A ideia é construir uma rede de aviões não tripulados alimentada por uma base terrestre situada onde houver boa conexão à internet. Os drones, que vão sobrevoar áreas onde é muito caro construir infraestrutura permanente, vão retransmitir os dados da base uns para os outros via laser
“É como acertar uma moeda de 10 centavos de euro a 18 km de distância. Essa é a precisão que teremos de conseguir com o laser”, diz Yael Maguire, engenheiro do MIT e do Connectivity Lab, o laboratório que pesquisa novas formas de conexão do Facebook. “Queremos desenvolver tecnologias em ordens de grandeza acima do estado da arte atual.

Para descobrir onde os drones devem voar, foi preciso arregimentar os neurônios artificiais das máquinas.

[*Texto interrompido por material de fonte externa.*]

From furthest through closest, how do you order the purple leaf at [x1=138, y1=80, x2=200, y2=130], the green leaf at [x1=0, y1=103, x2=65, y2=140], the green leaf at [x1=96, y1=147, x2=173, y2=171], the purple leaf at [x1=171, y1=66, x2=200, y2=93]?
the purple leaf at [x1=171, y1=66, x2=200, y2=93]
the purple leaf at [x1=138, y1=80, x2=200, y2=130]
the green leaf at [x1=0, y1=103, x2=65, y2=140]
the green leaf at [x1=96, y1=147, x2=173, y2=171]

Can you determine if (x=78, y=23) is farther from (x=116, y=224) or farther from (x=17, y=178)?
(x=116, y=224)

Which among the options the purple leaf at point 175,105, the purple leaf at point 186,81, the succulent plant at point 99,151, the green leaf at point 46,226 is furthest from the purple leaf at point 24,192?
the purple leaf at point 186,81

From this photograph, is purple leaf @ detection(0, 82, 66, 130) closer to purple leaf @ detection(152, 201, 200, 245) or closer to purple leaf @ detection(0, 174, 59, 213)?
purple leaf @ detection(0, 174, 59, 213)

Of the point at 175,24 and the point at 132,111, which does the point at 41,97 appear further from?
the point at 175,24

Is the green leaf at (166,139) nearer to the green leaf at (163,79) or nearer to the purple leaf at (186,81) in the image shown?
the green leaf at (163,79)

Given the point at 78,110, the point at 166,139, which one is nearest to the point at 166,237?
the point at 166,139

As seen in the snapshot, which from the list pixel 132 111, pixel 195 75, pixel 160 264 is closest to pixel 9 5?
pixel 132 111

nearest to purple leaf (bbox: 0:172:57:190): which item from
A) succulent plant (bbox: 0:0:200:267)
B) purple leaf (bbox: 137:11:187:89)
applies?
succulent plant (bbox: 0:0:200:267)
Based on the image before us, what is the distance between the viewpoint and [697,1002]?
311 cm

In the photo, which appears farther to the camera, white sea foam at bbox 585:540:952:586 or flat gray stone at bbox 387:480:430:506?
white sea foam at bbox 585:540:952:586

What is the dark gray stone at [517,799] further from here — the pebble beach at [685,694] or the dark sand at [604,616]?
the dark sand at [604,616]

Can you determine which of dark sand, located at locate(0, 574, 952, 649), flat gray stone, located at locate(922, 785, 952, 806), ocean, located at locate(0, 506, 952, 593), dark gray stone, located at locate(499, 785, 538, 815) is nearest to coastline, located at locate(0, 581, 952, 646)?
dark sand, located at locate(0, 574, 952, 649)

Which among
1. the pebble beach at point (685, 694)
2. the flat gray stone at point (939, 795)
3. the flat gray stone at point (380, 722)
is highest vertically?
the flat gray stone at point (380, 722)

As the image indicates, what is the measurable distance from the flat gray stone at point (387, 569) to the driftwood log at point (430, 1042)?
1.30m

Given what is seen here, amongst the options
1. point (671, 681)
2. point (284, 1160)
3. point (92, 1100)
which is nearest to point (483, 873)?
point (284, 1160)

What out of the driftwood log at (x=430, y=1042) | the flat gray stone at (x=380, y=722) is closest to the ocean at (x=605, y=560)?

O mais completo censo global que os engenheiros de Zuckerberg puderam achar, o GPWv4, da Universidade Columbia, de Nova York, não dava a ideia precisa de quais regiões eram habitadas e quais não eram.

Usando inteligência artificial, o Facebook analisou 21,6 milhões de metros quadrados em 20 países: foram 14,6 bilhões de imagens de satélite. O resultado é um mapa com resolução muito maior do que a disponível no GPWv4. Na verdade, a resolução final é a máxima conseguida pelas fotografias aeroespaciais: 5 metros

Com terabytes e mais terabytes (350 até agora) dizendo como a população mundial está distribuída, será preciso então colocar os drones para voar –o que não deve ser fácil. “O recorde de um avião não tripulado é de duas semanas no ar sem interrupções. Queremos chegar a três meses”, diz Jay Parikh, vice-presidente de engenharia do Facebook.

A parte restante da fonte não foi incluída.